**TEXTO FORNECIDO:**
....

Líamos, nessa idade, o que havia de melhor da biblioteca universal. Nossos pais não regateavam preço em matéria de leitura de qualidade. Lemos o melhor de tudo e que, com o passar do tempo, vimos ser chamado de Clássicos. Imagine uma geração que leu Melville, Stevenson, Daudet, Wilde, Defoe, Cervantes, Alarcón, Voltaire, como autores de livros considerados “infanto-juvenis”. É escusado dizer que preferia o Cervantes das Novelas Exemplares ao do D. Quixote, que me pareceu insípido e sem graça. Depois, mais taludinho, li os grandes satiristas e mergulhei nas águas revoltas da literatura de cunho metafisico e existencialista. Na verdade, embora ainda sem ter lido Borges, lia tudo o que me dava prazer. Li Thoreau e os Românticos Americanos apaixonadamente e, através dessa leitura, deparei-me com a ideia da “desobediência civil”, que pude ver praticada por Sir Bertrand Russell, na época, um nome emblemático para os jovens do mundo inteiro. Li George Orwell, então ainda pouco lido entre nós.

Por essa época me impus desafios, eu mesmo, e adotei como modelo e mestre Thomas Mann, que me apresentou o conceito de “escritor-estadista”, algo que, incentivado por um ardente entusiasmo juvenil, adotei como uma premissa e um modelo a ser seguido. Por toda a vida, me identifiquei com Thomas Mann e tive em Tonio Kroger e o seu complemento, o velho escritor de A Morte em Veneza, “heróis literários”. Lia Baudelaire, que passei a admirar muito antes de ter lido sua obra apenas por uma frase sua que ouvi de um tio materno [“A poesia é a infância da obra”]. Passei a ler Marcel Proust, que se me descortinou através a leitura de seu ensaio sobre a Leitura, no qual pode dizer que “os livros nascem dos livros”. Como vê, eu respirava e me nutria então de Literatura.

....

**AMOSTRAS DO MATERIAL:**
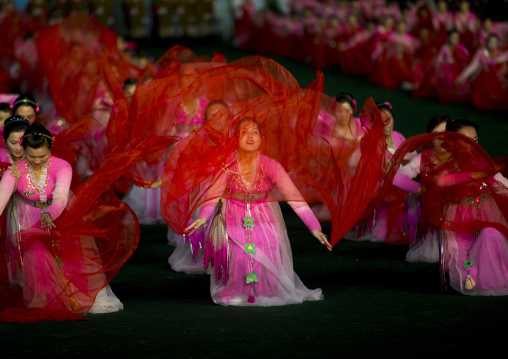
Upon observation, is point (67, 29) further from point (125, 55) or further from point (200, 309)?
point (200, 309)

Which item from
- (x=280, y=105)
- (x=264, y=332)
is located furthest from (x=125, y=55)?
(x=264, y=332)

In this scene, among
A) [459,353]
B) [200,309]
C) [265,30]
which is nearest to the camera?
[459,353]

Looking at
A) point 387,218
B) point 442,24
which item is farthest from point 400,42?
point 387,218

....

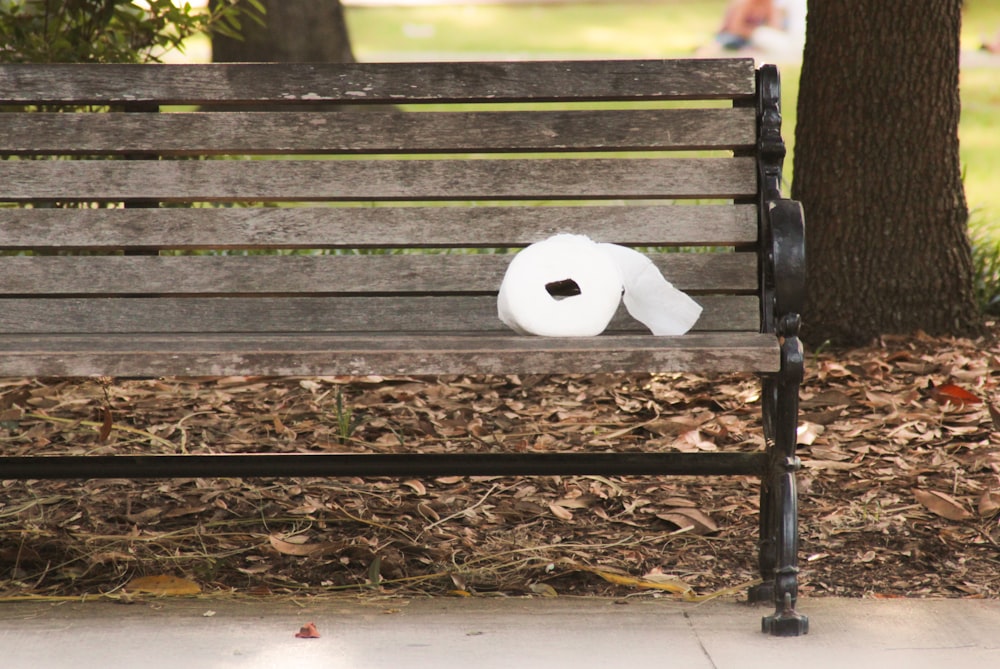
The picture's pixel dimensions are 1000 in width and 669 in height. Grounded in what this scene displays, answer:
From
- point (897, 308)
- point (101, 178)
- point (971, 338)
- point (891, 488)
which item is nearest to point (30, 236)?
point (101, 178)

....

**INSTRUÇÃO 1:** Traduza para o inglês a seguinte frase do texto fornecido: “Nossos pais não regateavam preço em matéria de leitura de qualidade.”
**INSTRUÇÃO 2:** Transcreva o trecho do texto fornecido situado entre “Por essa época” e “então de Literatura.”, inclusive.
O material provém de outra fonte.

**RESPOSTA DO EXERCÍCIO 1:** Our parents spared no expense when it came to quality reading.

**RESPOSTA DO EXERCÍCIO 2:**
Por essa época me impus desafios, eu mesmo, e adotei como modelo e mestre Thomas Mann, que me apresentou o conceito de “escritor-estadista”, algo que, incentivado por um ardente entusiasmo juvenil, adotei como uma premissa e um modelo a ser seguido. Por toda a vida, me identifiquei com Thomas Mann e tive em Tonio Kroger e o seu complemento, o velho escritor de A Morte em Veneza, “heróis literários”. Lia Baudelaire, que passei a admirar muito antes de ter lido sua obra apenas por uma frase sua que ouvi de um tio materno [“A poesia é a infância da obra”]. Passei a ler Marcel Proust, que se me descortinou através a leitura de seu ensaio sobre a Leitura, no qual pode dizer que “os livros nascem dos livros”. Como vê, eu respirava e me nutria então de Literatura.